*EXERCISE*
In the passage on Ourisia glandulosa, which two species form a clade with the sampled individual in the nuclear ribosomal and combined datasets?

The chromosome number of Ourisia glandulosa is 2n=48.

== Distribution and habitat ==
Ourisia glandulosa is a New Zealand mountain foxglove that is endemic to the South Island of New Zealand. It is widespread and common in most high-elevation areas of Otago, especially around snowbanks, and can also be found in some high-elevation areas of nearby southern Canterbury and Southland.

It grows in damp, rocky, sheltered areas of herbfields, grasslands and scrub above the bush line from 1050 to 2000 m above sea level.'

== Phylogeny ==
An individual of O. glandulosa was included in phylogenetic analyses of all species of the genus Ourisia using standard DNA sequencing markers (two nuclear ribosomal DNA markers and two chloroplast DNA regions) and morphological data. In all analyses, the sampled individual belonged to the highly supported New Zealand lineage, and in the nuclear ribosomal and combined datasets, it was strongly supported in a clade with two other southern South Island endemic species, Ourisia spathulata and O. confertifolia.

*SOURCE MATERIAL*
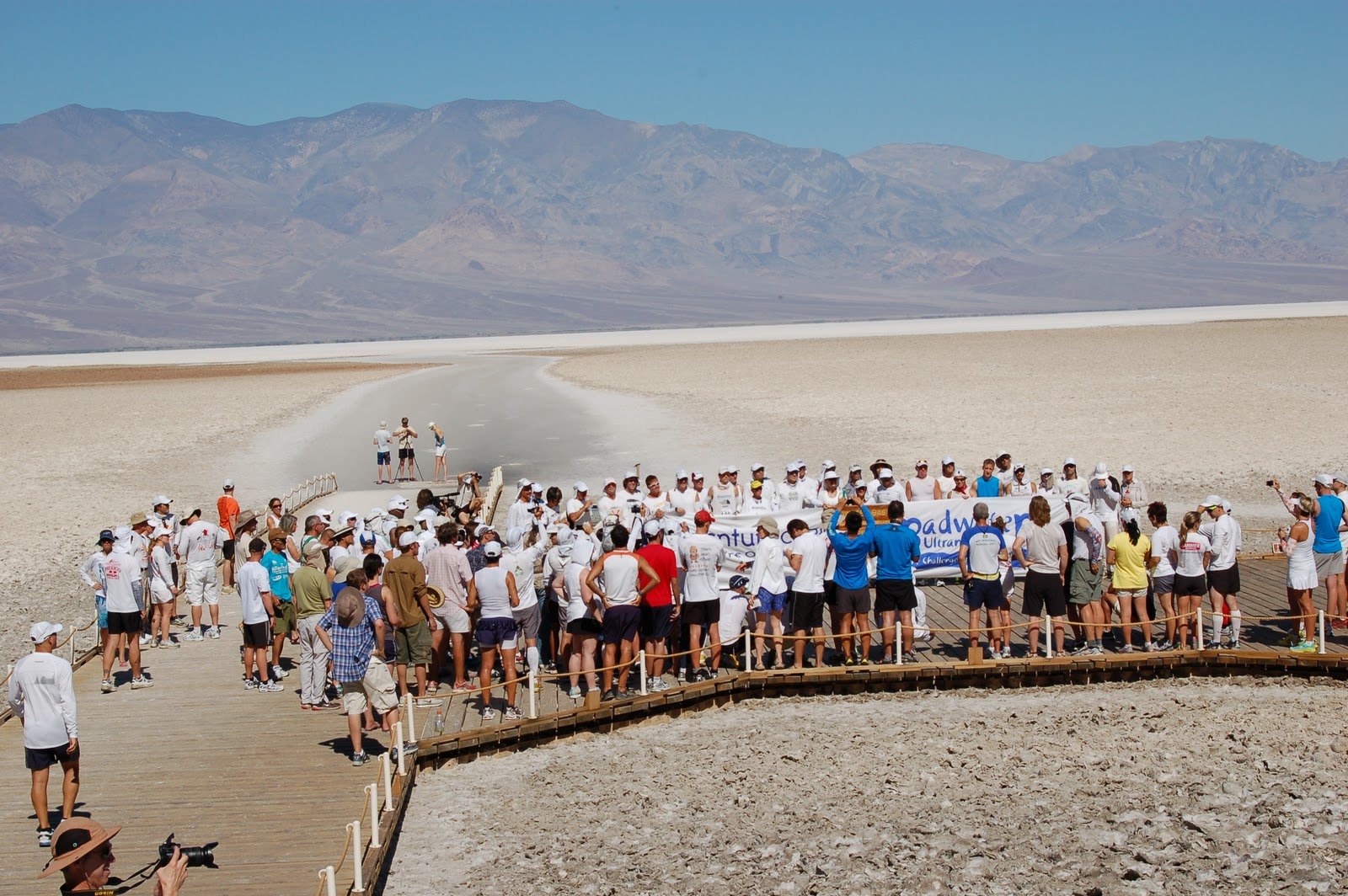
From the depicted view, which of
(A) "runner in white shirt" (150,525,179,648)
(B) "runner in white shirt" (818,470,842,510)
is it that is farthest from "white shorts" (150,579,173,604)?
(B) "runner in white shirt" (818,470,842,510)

* * *

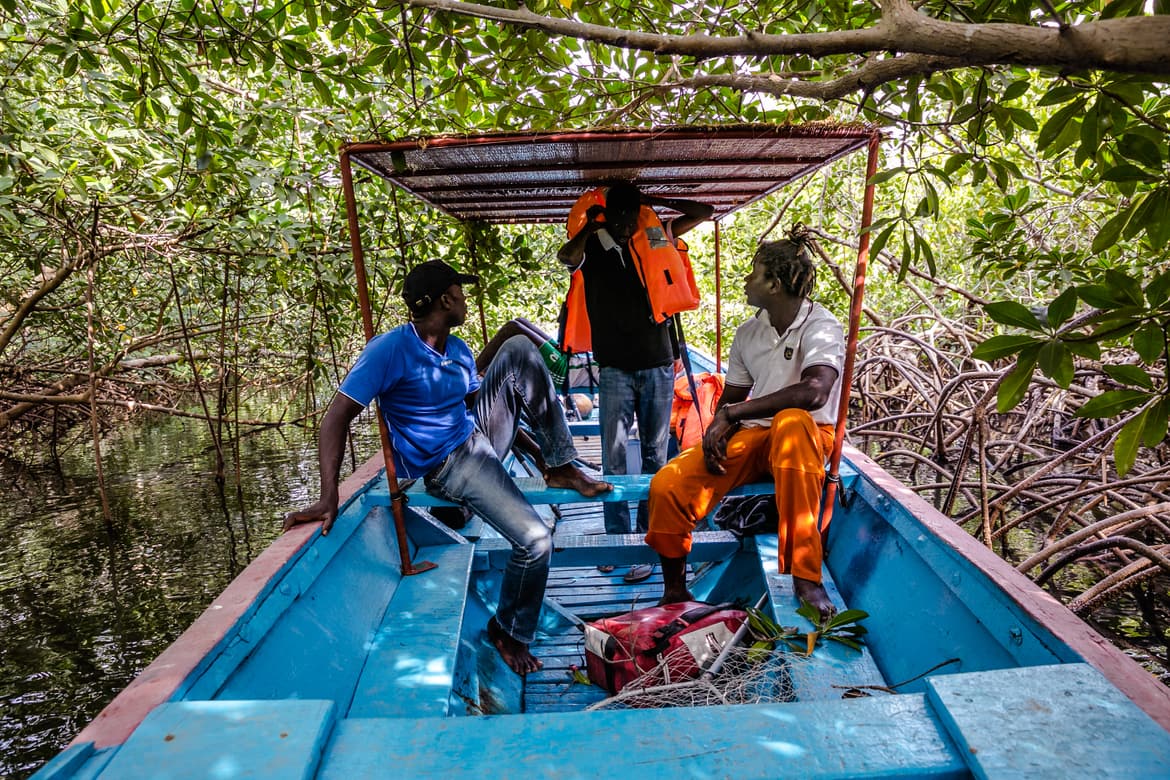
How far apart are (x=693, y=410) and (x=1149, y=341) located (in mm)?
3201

*EXERCISE SOLUTION*
Ourisia spathulata and O. confertifolia.